Halbwahrheiten verhindern eine geteilte Wirklichkeit
Laut Nicola Gess schillert zwischen Wahrheit und Lüge die Halbwahrheit. Alle Menschen gebrauchen Halbwahrheiten im Alltag. Zum Problem werden sie erst, wenn sie im politischen Diskurs die Oberhand gewinnen. Die Professorin für Neuere deutsche und Allgemeine Literaturwissenschaft Nicola Gess erläutert: „Sie weichen nämlich die Unterscheidung zwischen Tatsachen und Meinungen, Wahrheit und Lüge auf. Dann hat man irgendwann, mit Hannah Arendt gesprochen, keine geteilte Wirklichkeit mehr. Jeder kann sich die Wirklichkeit so zurechtbiegen, wie er möchte.“
Der Philosoph Christian Bermes setzt sich mit Fragen auseinander was die Lüge auszeichnet und was sie von angrenzenden Phänomenen wie Irrtümern, Illusionen und Übertreibungen unterscheidet. Er stellt fest: „Die Lüge ist allgegenwärtig und grenzenlos, sie umspannt Öffentlichkeit und Privates. Sie ist nicht mehr der Ausnahmezustand, das Lügen wird zur Regel.“ Mit Lügen wird Verlässlichkeit ein schweres Geschäft, im Lügen setzt sich an die Stelle von Vertrauen meist Argwohn.
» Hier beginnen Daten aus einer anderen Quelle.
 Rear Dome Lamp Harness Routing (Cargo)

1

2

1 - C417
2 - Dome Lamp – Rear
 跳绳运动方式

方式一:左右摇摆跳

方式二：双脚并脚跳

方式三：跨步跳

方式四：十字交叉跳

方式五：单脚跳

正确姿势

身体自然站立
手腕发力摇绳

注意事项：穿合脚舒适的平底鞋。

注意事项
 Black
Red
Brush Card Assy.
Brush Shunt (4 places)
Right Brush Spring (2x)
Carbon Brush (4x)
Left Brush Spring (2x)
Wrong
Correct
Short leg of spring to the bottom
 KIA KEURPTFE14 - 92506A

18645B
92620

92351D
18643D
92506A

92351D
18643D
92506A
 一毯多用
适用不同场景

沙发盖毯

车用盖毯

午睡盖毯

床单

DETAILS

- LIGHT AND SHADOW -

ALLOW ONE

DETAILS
Olympe de Gouges setzt sich für die Rechte der Frauen ein
Für den Philosophen Martin Krohs gibt es mehrere gütige Sichtweisen auf Dinge. Geeignete Denkmittel ermöglichen einen produktiven Umgang mit dissonanten Wahrheiten. Er schreibt: „Wir leben in einer Zeit von Ungewissheit. In einer Welt der offenen Szenarien, der konkurrierenden Hypothesen, der schwankenden Wahrheiten – in einer taumelnden Wirklichkeit. Aber anstatt uns gewandt und elastisch in ihr zu bewegen, stehen wir stocksteif da und schreien einander an.“
Die Rubrik „Klassiker“ ist diesmal Olympe de Gouges und den Frauenrechten gewidmet. Das bekannteste Vermächtnis von Olympe de Gouges ist sicher ihre 1791 verfasste „Erklärung der Rechte der Frau und Bürgerin“, in der sie erstmals gleiche Rechte und Pflichten für Bürgerinnen fordert. Zur Zeit ihres Erscheinens findet die Erklärung zunächst kaum Beachtung. Heute gilt sie jedoch als Gründungsdokument der Frauenrechtsbewegung, dessen Forderungen lange Zeit nichts an Radikalität und Progressivität einbüßten.